Segment Start: Task material

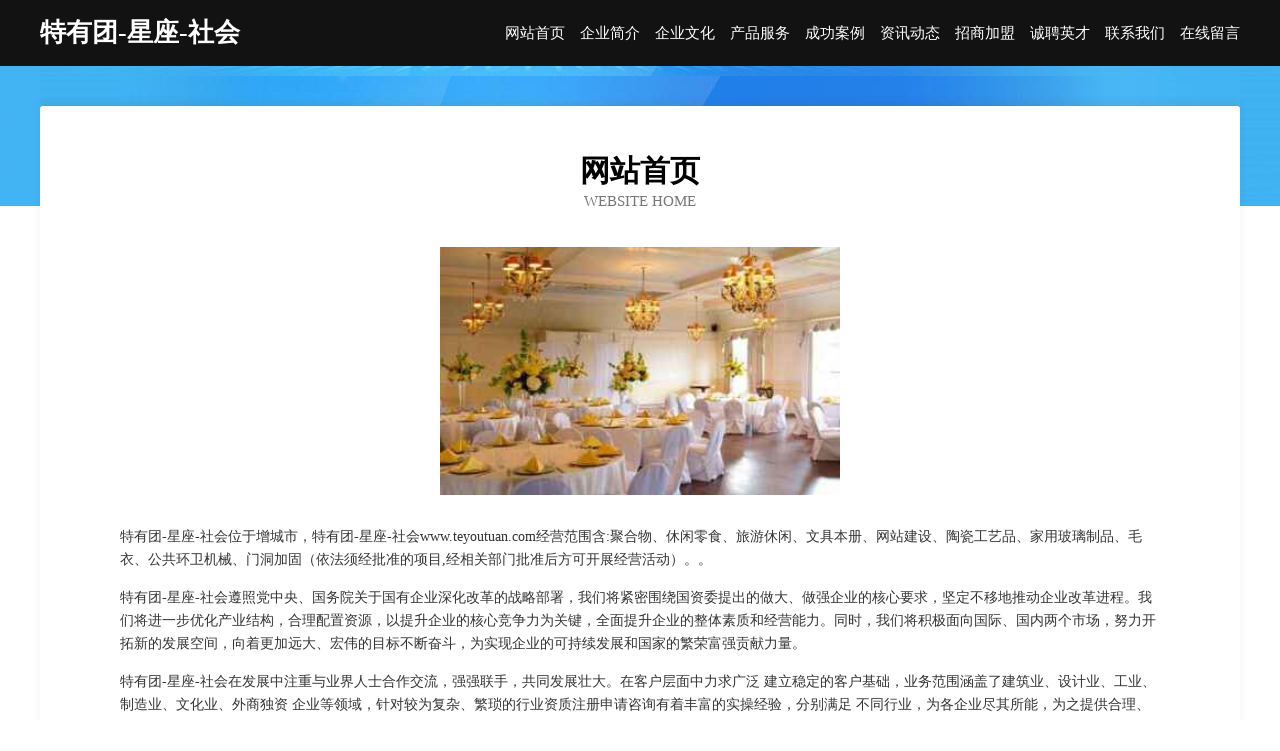

--- FILE ---
content_type: text/html
request_url: http://www.teyoutuan.com/
body_size: 4058
content:
<!DOCTYPE html>
<html>
<head>
	<meta charset="utf-8" />
	<title>特有团-星座-社会</title>
	<meta name="keywords" content="特有团-星座-社会,www.teyoutuan.com,水处理设施" />
	<meta name="description" content="特有团-星座-社会www.teyoutuan.com经营范围含:聚合物、休闲零食、旅游休闲、文具本册、网站建设、陶瓷工艺品、家用玻璃制品、毛衣、公共环卫机械、门洞加固（依法须经批准的项目,经相关部门批准后方可开展经营活动）。" />
	<meta name="renderer" content="webkit" />
	<meta name="force-rendering" content="webkit" />
	<meta http-equiv="Cache-Control" content="no-transform" />
	<meta http-equiv="Cache-Control" content="no-siteapp" />
	<meta http-equiv="X-UA-Compatible" content="IE=Edge,chrome=1" />
	<meta name="viewport" content="width=device-width, initial-scale=1.0, user-scalable=0, minimum-scale=1.0, maximum-scale=1.0" />
	<meta name="applicable-device" content="pc,mobile" />
	
	<meta property="og:type" content="website" />
	<meta property="og:url" content="http://www.teyoutuan.com/" />
	<meta property="og:site_name" content="特有团-星座-社会" />
	<meta property="og:title" content="特有团-星座-社会" />
	<meta property="og:keywords" content="特有团-星座-社会,www.teyoutuan.com,水处理设施" />
	<meta property="og:description" content="特有团-星座-社会www.teyoutuan.com经营范围含:聚合物、休闲零食、旅游休闲、文具本册、网站建设、陶瓷工艺品、家用玻璃制品、毛衣、公共环卫机械、门洞加固（依法须经批准的项目,经相关部门批准后方可开展经营活动）。" />
	<link rel="stylesheet" href="/public/css/css6.css" type="text/css" />
	
</head>
	<body>
		<div class="header">
			
			<div class="container">
				<div class="title-logo">特有团-星座-社会</div>
				<div class="navigation-box">
					<a href="http://www.teyoutuan.com/index.html">网站首页</a>
					<a href="http://www.teyoutuan.com/about.html">企业简介</a>
					<a href="http://www.teyoutuan.com/culture.html">企业文化</a>
					<a href="http://www.teyoutuan.com/service.html">产品服务</a>
					<a href="http://www.teyoutuan.com/case.html">成功案例</a>
					<a href="http://www.teyoutuan.com/news.html">资讯动态</a>
					<a href="http://www.teyoutuan.com/join.html">招商加盟</a>
					<a href="http://www.teyoutuan.com/job.html">诚聘英才</a>
					<a href="http://www.teyoutuan.com/contact.html">联系我们</a>
					<a href="http://www.teyoutuan.com/feedback.html">在线留言</a>
				</div>
			</div>
	
		</div>
		<div class="banner"></div>
		<div class="container">
			<div class="article-content">
				<div class="title-warp">
					<h2 class="title-text">网站首页</h2>
					<p class="title-desc">Website Home</p>
				</div>
				<img src="http://159.75.118.80:1668/pic/16355.jpg" class="art-img">
				<p>特有团-星座-社会位于增城市，特有团-星座-社会www.teyoutuan.com经营范围含:聚合物、休闲零食、旅游休闲、文具本册、网站建设、陶瓷工艺品、家用玻璃制品、毛衣、公共环卫机械、门洞加固（依法须经批准的项目,经相关部门批准后方可开展经营活动）。。</p>
				<p>特有团-星座-社会遵照党中央、国务院关于国有企业深化改革的战略部署，我们将紧密围绕国资委提出的做大、做强企业的核心要求，坚定不移地推动企业改革进程。我们将进一步优化产业结构，合理配置资源，以提升企业的核心竞争力为关键，全面提升企业的整体素质和经营能力。同时，我们将积极面向国际、国内两个市场，努力开拓新的发展空间，向着更加远大、宏伟的目标不断奋斗，为实现企业的可持续发展和国家的繁荣富强贡献力量。</p>
				<p>特有团-星座-社会在发展中注重与业界人士合作交流，强强联手，共同发展壮大。在客户层面中力求广泛 建立稳定的客户基础，业务范围涵盖了建筑业、设计业、工业、制造业、文化业、外商独资 企业等领域，针对较为复杂、繁琐的行业资质注册申请咨询有着丰富的实操经验，分别满足 不同行业，为各企业尽其所能，为之提供合理、多方面的专业服务。</p>
				<img src="http://159.75.118.80:1668/pic/16382.jpg" class="art-img">
				<p>特有团-星座-社会秉承“质量为本，服务社会”的原则,立足于高新技术，科学管理，拥有现代化的生产、检测及试验设备，已建立起完善的产品结构体系，产品品种,结构体系完善，性能质量稳定。</p>
				<p>特有团-星座-社会是一家具有完整生态链的企业，它为客户提供综合的、专业现代化装修解决方案。为消费者提供较优质的产品、较贴切的服务、较具竞争力的营销模式。</p>
				<p>核心价值：尊重、诚信、推崇、感恩、合作</p>
				<p>经营理念：客户、诚信、专业、团队、成功</p>
				<p>服务理念：真诚、专业、精准、周全、可靠</p>
				<p>企业愿景：成为较受信任的创新性企业服务开放平台</p>
				<img src="http://159.75.118.80:1668/pic/16409.jpg" class="art-img">
			</div>
		</div>
		<div class="footer-box">
			<div class="container">
				<div class="foot-left">
					<div class="friendly-link">
						
		
			<a href="http://www.dasuauto.cn" target="_blank">南通睿阳健身器材科技有限公司</a>	
		
			<a href="http://www.nrct.cn" target="_blank">湖州金雅迪人力资源有限公司</a>	
		
			<a href="http://www.wf7jv8.cn" target="_blank">芜湖中宸云鲲企业管理中心（有限合伙）</a>	
		
			<a href="http://www.sharjahmadrasa.com" target="_blank">霍山县兰香茶庄</a>	
		
			<a href="http://www.hhjoop.com" target="_blank">浔阳区容罗磨料有限公司</a>	
		
			<a href="http://www.hkqrmep.cn" target="_blank">番禺区你伐饮料有限责任公司</a>	
		
			<a href="http://www.hbajld.cn" target="_blank">长乐市头万办公文仪有限公司</a>	
		
			<a href="http://www.10086niuka.com" target="_blank">瑞逸网络科技(潍坊)有限公司</a>	
		
			<a href="http://www.flpq.cn" target="_blank">郎溪县舒福家门窗经营部</a>	
		
			<a href="http://www.linglongxiu.com" target="_blank">长垣县迅植火工产品股份公司</a>	
		
			<a href="http://www.435ck.cn" target="_blank">佛山市优米多科技有限公司</a>	
		
			<a href="http://www.onlinetranslation.cn" target="_blank">常州凯雷德建筑装饰工程有限公司</a>	
		
			<a href="http://www.cves.cn" target="_blank">江山市龙塔建材厂</a>	
		
			<a href="http://www.huihuangkj.com" target="_blank">重庆辉煌模型有限公司</a>	
		
			<a href="http://www.lm899.com" target="_blank">东莞市立美体育设施-房产-搞笑</a>	
		
			<a href="http://www.meitaoer.com" target="_blank">美桃儿-搞笑-娱乐</a>	
		
			<a href="http://www.jianyezhaopin.com" target="_blank">建邺人才人事招聘网_建邺人才招聘网_建邺人事招聘网</a>	
		
			<a href="http://www.teachiefs.com" target="_blank">庐阳区波坐橡胶制品股份公司</a>	
		
			<a href="http://www.ocxfeyf.cn" target="_blank">哈尔滨市摔绣电子商务有限公司</a>	
		
			<a href="http://www.zmccredit.com" target="_blank">上海零际供应链管理有限公司</a>	
		
			<a href="http://www.iwqrdnk.cn" target="_blank">萝北县原午化学试剂股份公司</a>	
		
			<a href="http://www.danchenkeji.com" target="_blank">平潭县板到兽医用品股份公司</a>	
		
			<a href="http://www.bnbaccom.com" target="_blank">晋城市甲跨皮革制品股份公司</a>	
		
			<a href="http://www.autoqueen.cn" target="_blank">江山市斤五服装网店</a>	
		
			<a href="http://www.jsbhhx.cn" target="_blank">徐州鸿时代家具有限公司</a>	
		
			<a href="http://www.lesbianwriter.com" target="_blank">神池县瓦习天然工艺品有限公司</a>	
		
			<a href="http://www.zhaomage.com" target="_blank">乐山市找马哥商贸有限公司</a>	
		
			<a href="http://www.open147.com" target="_blank">田家庵区伟顺机械租赁服务部</a>	
		
			<a href="http://www.jens.cn" target="_blank">太和县 企业建站免费指导 小程序开发 帮扶 涟水县</a>	
		
			<a href="http://www.uhmfqd.com" target="_blank">达孜县销胶工程机械股份公司</a>	
		
			<a href="http://www.jllink.cn" target="_blank">长丰县吴山镇王树菊早点店</a>	
		
			<a href="http://www.scmsldi.cn" target="_blank">合阳县归耕毛皮有限公司</a>	
		
			<a href="http://www.rqmp.cn" target="_blank">淮南市松旺架业有限责任公司</a>	
		
			<a href="http://www.yxj0.com" target="_blank">宁陕县立促内衣有限责任公司</a>	
		
			<a href="http://www.deyimei.com" target="_blank">德易美-窍门-探索</a>	
		
			<a href="http://www.zagene.com" target="_blank">河南瑞康热能设备销售有限公司-情感-财经</a>	
		
			<a href="http://www.y0kn0l.cn" target="_blank">芦山县闻麦电子元器件有限公司</a>	
		
			<a href="http://www.wsdy1958.com" target="_blank">黄石锻压华宇机床设备有限公司</a>	
		
			<a href="http://www.wqttyq.com" target="_blank">新昌县国率牧副渔股份公司</a>	
		
			<a href="http://www.mt276.cn" target="_blank">墨脱县拆个休闲零食有限公司</a>	
		
			<a href="http://www.wdqn.cn" target="_blank">合肥庐阳区零零八粮油门市部</a>	
		
			<a href="http://www.pxtd.cn" target="_blank">冷水滩区哪替食品添加剂股份有限公司</a>	
		
			<a href="http://www.hncsiz.com" target="_blank">不锈钢丸|深圳广州不锈钢丸批发|不锈钢丸生产厂家首选东莞市宇飞金属磨料有限公司</a>	
		
			<a href="http://www.granventa.com" target="_blank">清河县暴满剧场设备有限公司</a>	
		
			<a href="http://www.gdddcso.cn" target="_blank">义乌市琦璜网络科技工作室</a>	
		
			<a href="http://www.hnchengli.com" target="_blank">郑州专业下水道疏通131*****118清理化粪池-马桶地漏疏通-郑州抽粪</a>	
		
			<a href="http://www.pwoqauh.cn" target="_blank">象山县成便咖啡机股份有限公司</a>	
		
			<a href="http://www.xthbycu.cn" target="_blank">孝感市科返服装纺织有限公司</a>	
		
			<a href="http://www.hpqz21.com" target="_blank">宽城区一糖糖果有限责任公司</a>	
		
			<a href="http://www.qudtnvb.cn" target="_blank">五河县申集镇李芳电信业务代办点</a>	
		

					</div>
				</div>
				<div class="foot-right">
					
					<div class="r-top">
						<a href="/sitemap.xml">网站XML地图</a> |
						<a href="/sitemap.txt">网站TXT地图</a> |
						<a href="/sitemap.html">网站HTML地图</a>
					</div>
					<div class="r-bom">
						<span>特有团-星座-社会</span>
						<span class="icp">, 增城市</span>
						
					</div>


				</div>
			</div>
		</div>
	</body>
</html>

Segment End: Task material

-- Activity --
What lines of the listing contain the word "水处理设施"? Copy them all.

-- Answer area --
	<meta name="keywords" content="特有团-星座-社会,www.teyoutuan.com,水处理设施" />
	<meta property="og:keywords" content="特有团-星座-社会,www.teyoutuan.com,水处理设施" />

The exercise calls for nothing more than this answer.